▶ **Text block**:
-=-=-=-=-
Secondary 4 Elementary Mathematics Quiz - Numbers Ratio Proportion

Name: __________________________
Class: __________________________
Date: __________________________
Score: _________ / 40

Duration: 50 Minutes
Total Marks: 40

Instructions:

Answer all questions.
Write your answers in the spaces provided.
Show all necessary working clearly. No marks will be given for correct answers without working.
Give non-exact numerical answers correct to 3 significant figures, or 1 decimal place for angles in degrees, unless a different level of accuracy is specified in the question.
The use of an approved scientific calculator is expected.

Section A: Standard Form and Indices (10 Marks)

1. Write $0.000405$ in standard form. [1]

Answer: __________________________

2. Evaluate $\left( \frac{27}{8} \right)^{-\frac{2}{3}}$ without using a calculator. Give your answer as a fraction in its simplest form. [2]

Working:

Answer: __________________________

3. Simplify the expression $\frac{3x^4 y^{-2}}{9x^{-1} y^3}$ . Give your answer with positive indices only. [2]

Working:

Answer: __________________________

4. The mass of a proton is approximately $1.67 \times 10^{-27}$ kg. The mass of an electron is approximately $9.11 \times 10^{-31}$ kg. Calculate how many times heavier a proton is than an electron. Give your answer correct to 3 significant figures. [2]

Working:

Answer: __________________________

5. Given that $2^x = 32$ and $3^y = \frac{1}{27}$ , find the value of $x - y$ . [3]

Working:

Answer: __________________________

Section B: Ratio and Proportion (10 Marks)
-=-=-=-=-
▶ **Extracted material**:
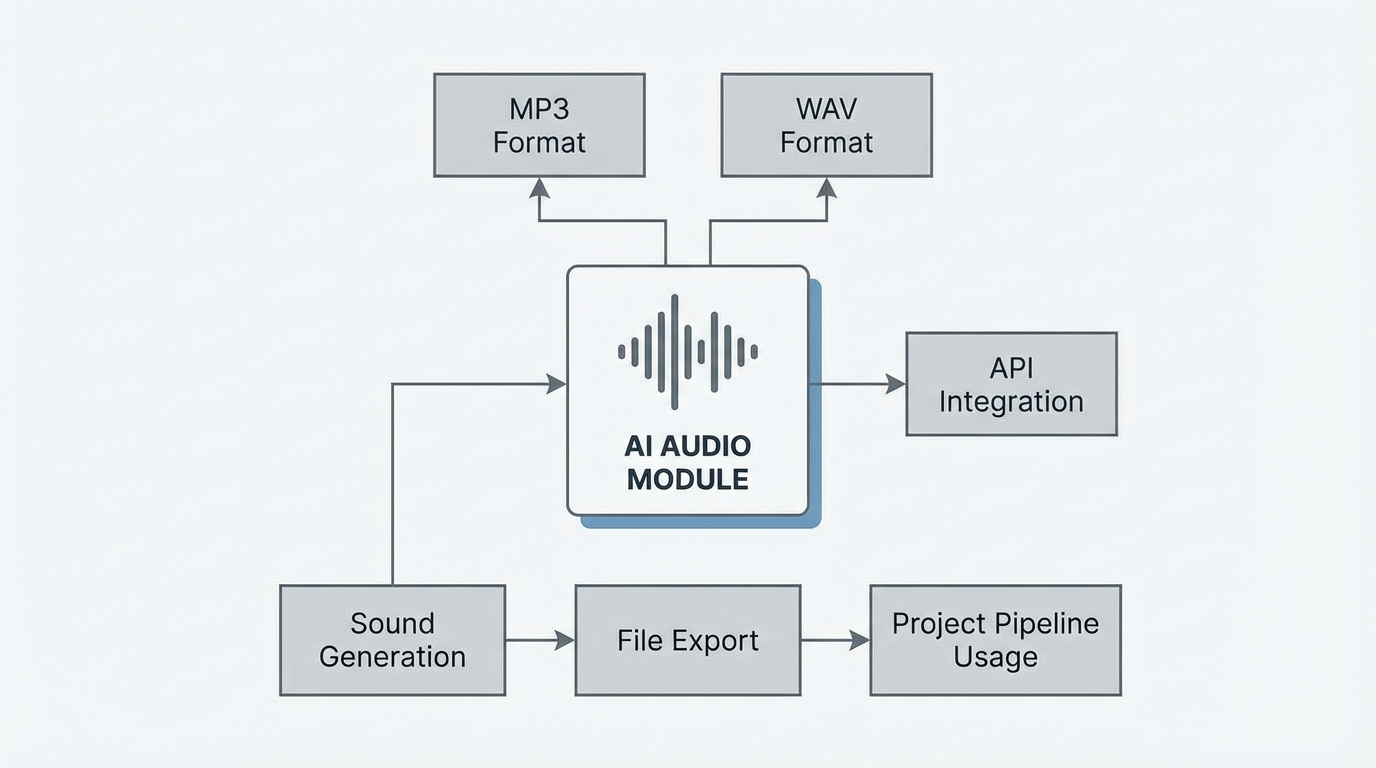 MP3 Format

WAV Format

AI AUDIO MODULE

API Integration

Sound Generation

File Export

Project Pipeline Usage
-=-=-=-=-
▶ **Problems to solve**:
**1)** In the mathematics quiz on numbers, ratio and proportion, how accurately should non-exact numerical answers be given when the question does not specify otherwise?
**2)** Continue the mathematics quiz on numbers, ratio and proportion from the last line shown.

▶ **Answers to each task**:
**1)** Correct to 3 significant figures, or 1 decimal place for angles in degrees.

**2)**
6. Divide $840 between Alice, Bob, and Charlie in the ratio $3 : 4 : 5$ . Calculate the amount received by Charlie. [2]

Working:

Answer: __________________________

7. $y$ is directly proportional to the square of $x$ . When $x = 4$ , $y = 48$ . (a) Find an equation connecting $y$ and $x$ . [2]

Working:

Answer: __________________________

(b) Calculate the value of $y$ when $x = 10$ . [1]

Answer: __________________________

8. The ratio of boys to girls in a club is $5 : 4$ . After 12 boys join the club, the ratio of boys to girls becomes $3 : 2$ . Find the original number of boys in the club. [3]

Working:

Answer: __________________________

9. $A$ varies inversely as the cube root of $B$ . When $B = 8$ , $A = 15$ . (a) Find the value of $A$ when $B = 64$ . [2]

Working:

Answer: __________________________

(b) Find the value of $B$ when $A = 5$ . [2]

Working:

Answer: __________________________

Section C: Percentages and Applications (10 Marks)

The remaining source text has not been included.